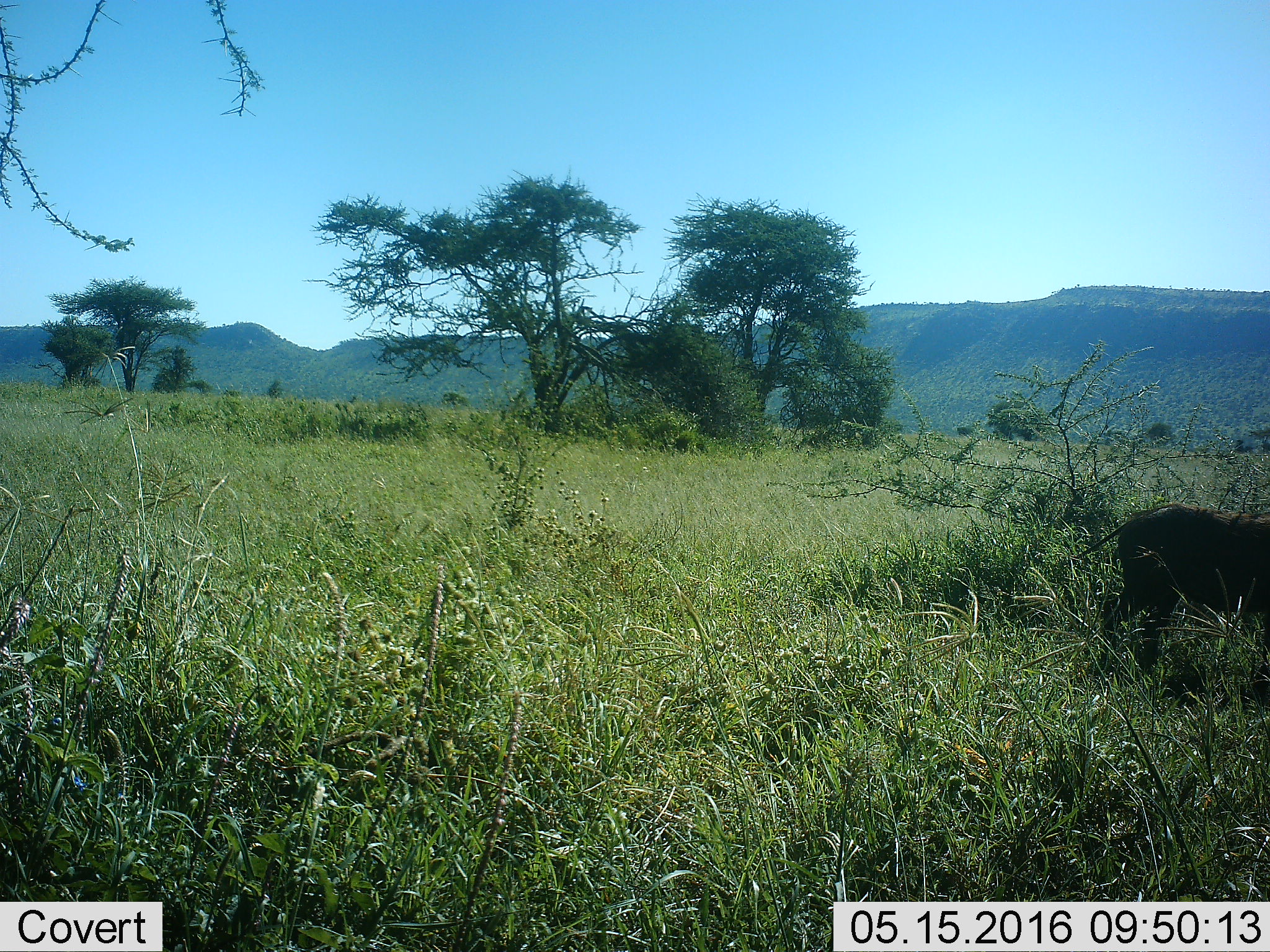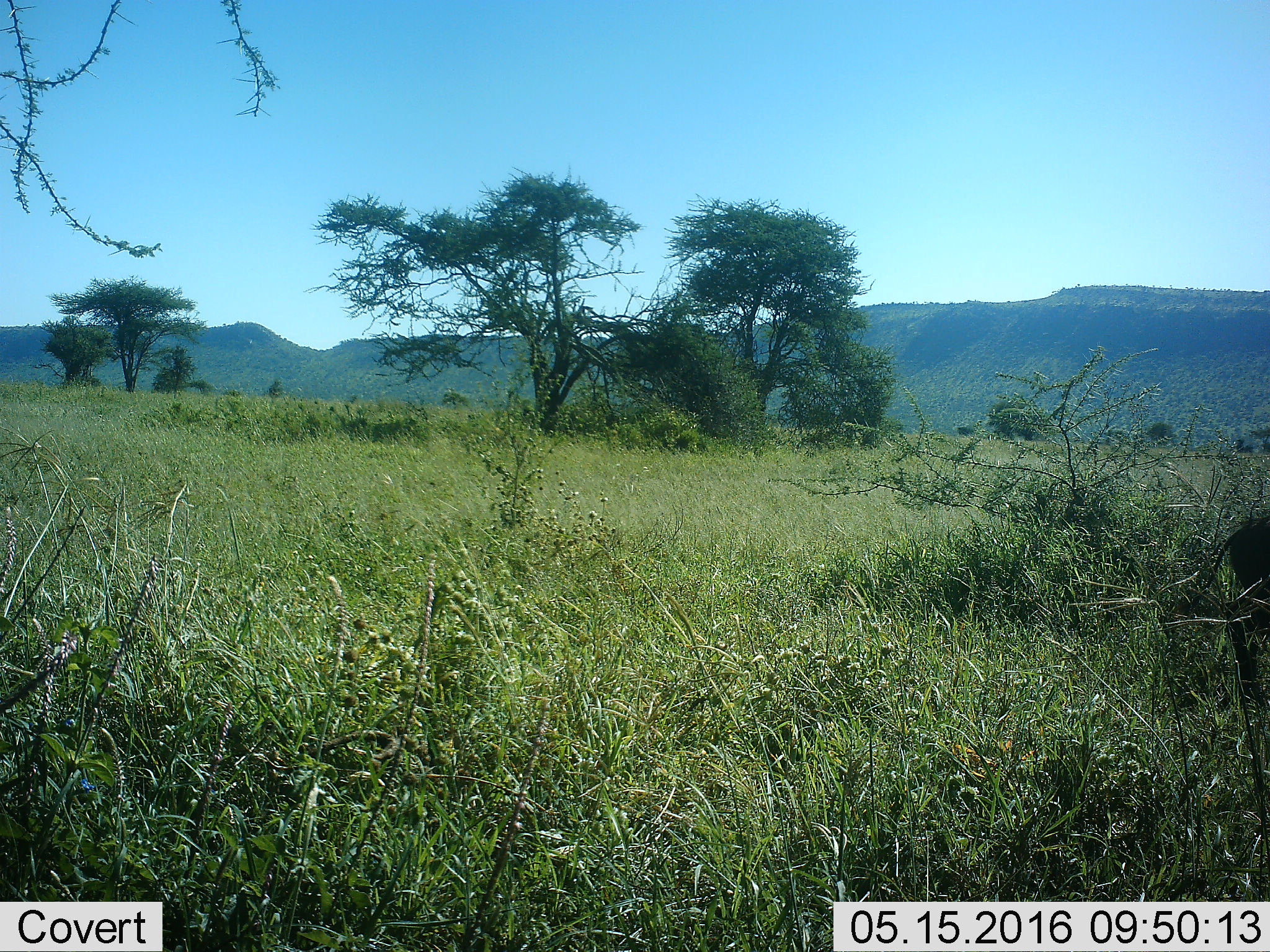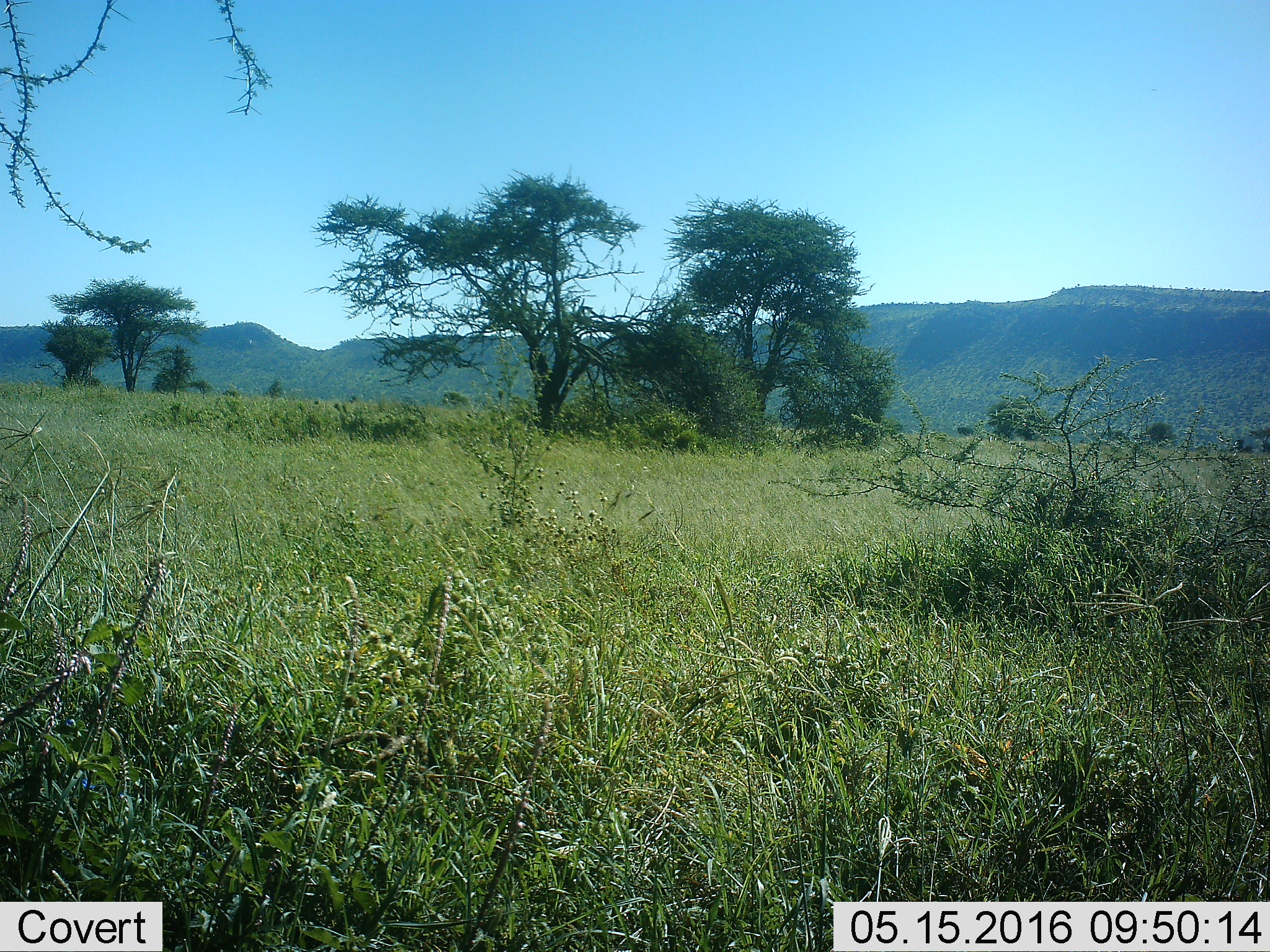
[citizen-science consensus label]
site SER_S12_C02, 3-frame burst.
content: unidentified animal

::::

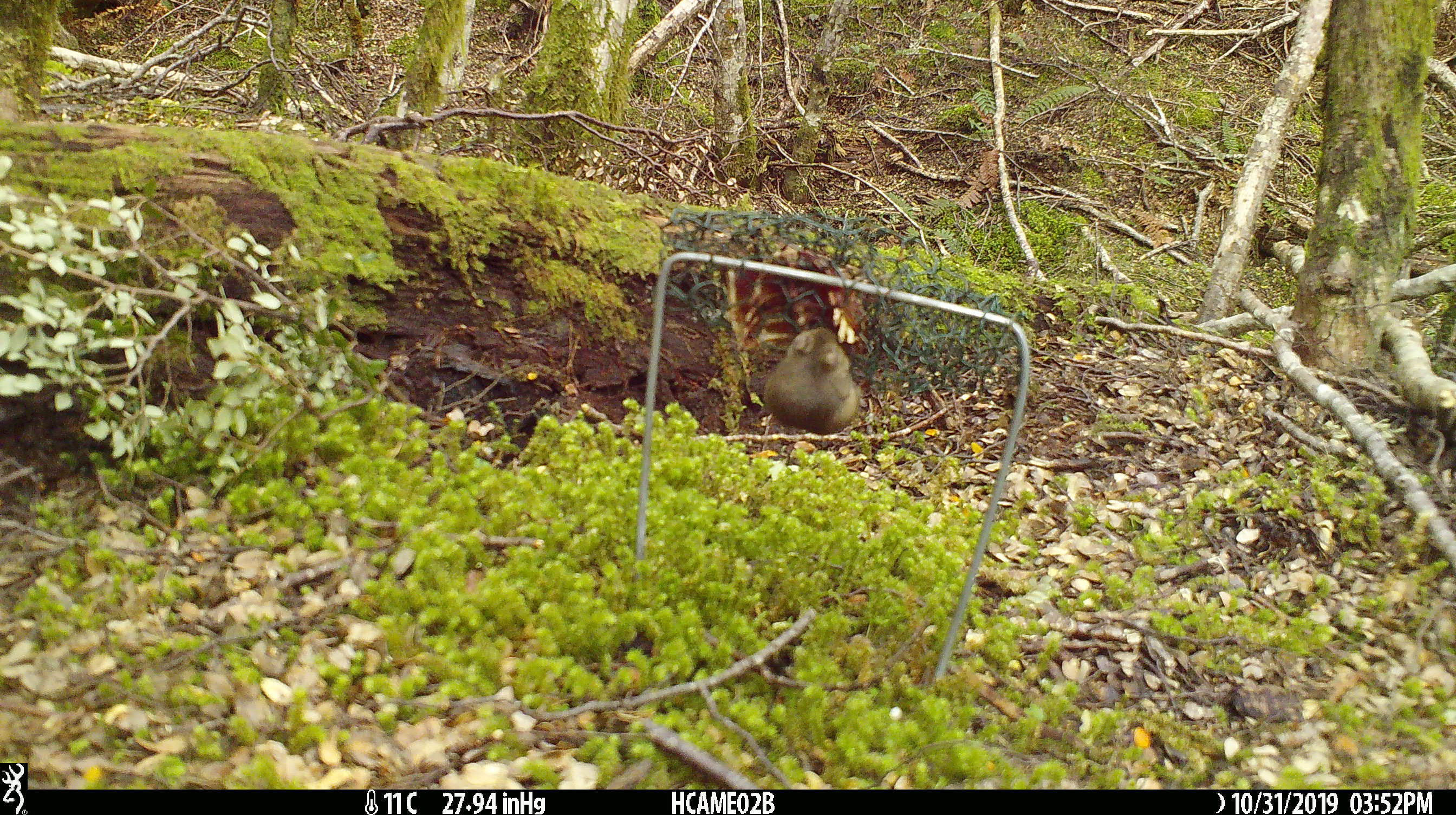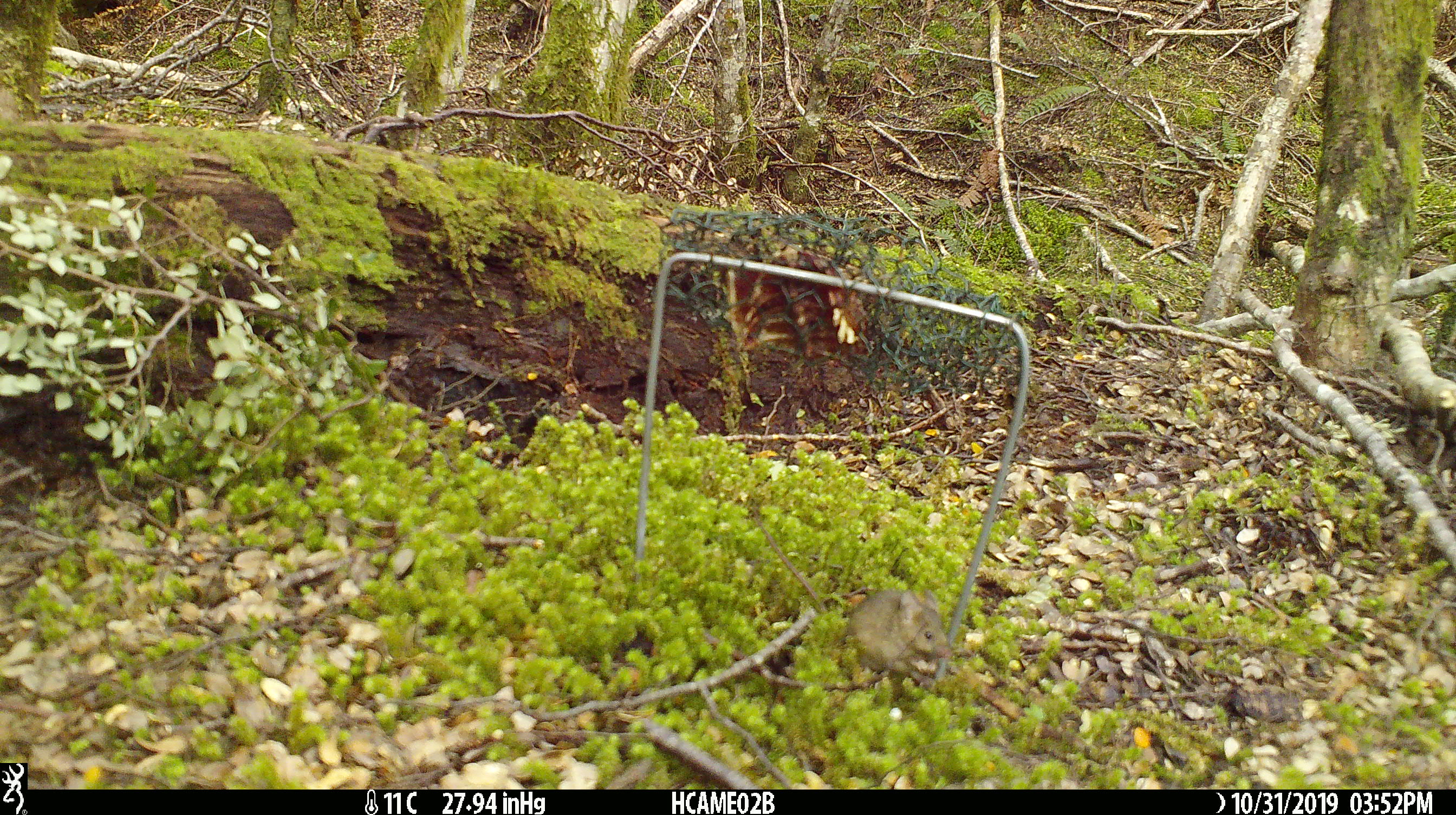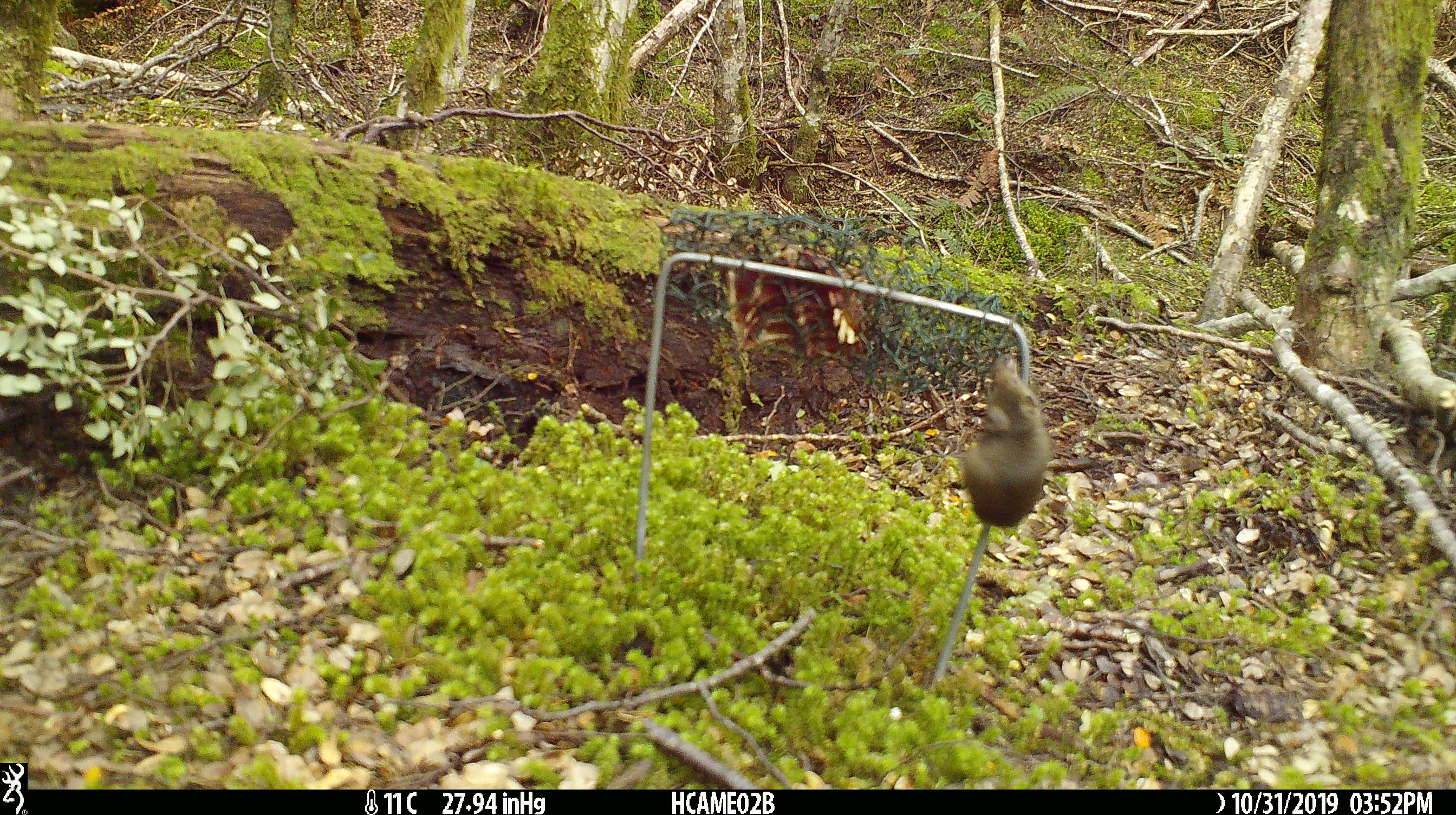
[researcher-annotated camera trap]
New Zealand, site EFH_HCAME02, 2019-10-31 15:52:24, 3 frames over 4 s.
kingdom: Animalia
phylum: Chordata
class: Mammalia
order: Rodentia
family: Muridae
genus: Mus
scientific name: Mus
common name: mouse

::::

WHAT TO PRODUCE → Pick out every line above that contains the word "site" and copy it.

TASK RESPONSE →
site SER_S12_C02, 3-frame burst.
New Zealand, site EFH_HCAME02, 2019-10-31 15:52:24, 3 frames over 4 s.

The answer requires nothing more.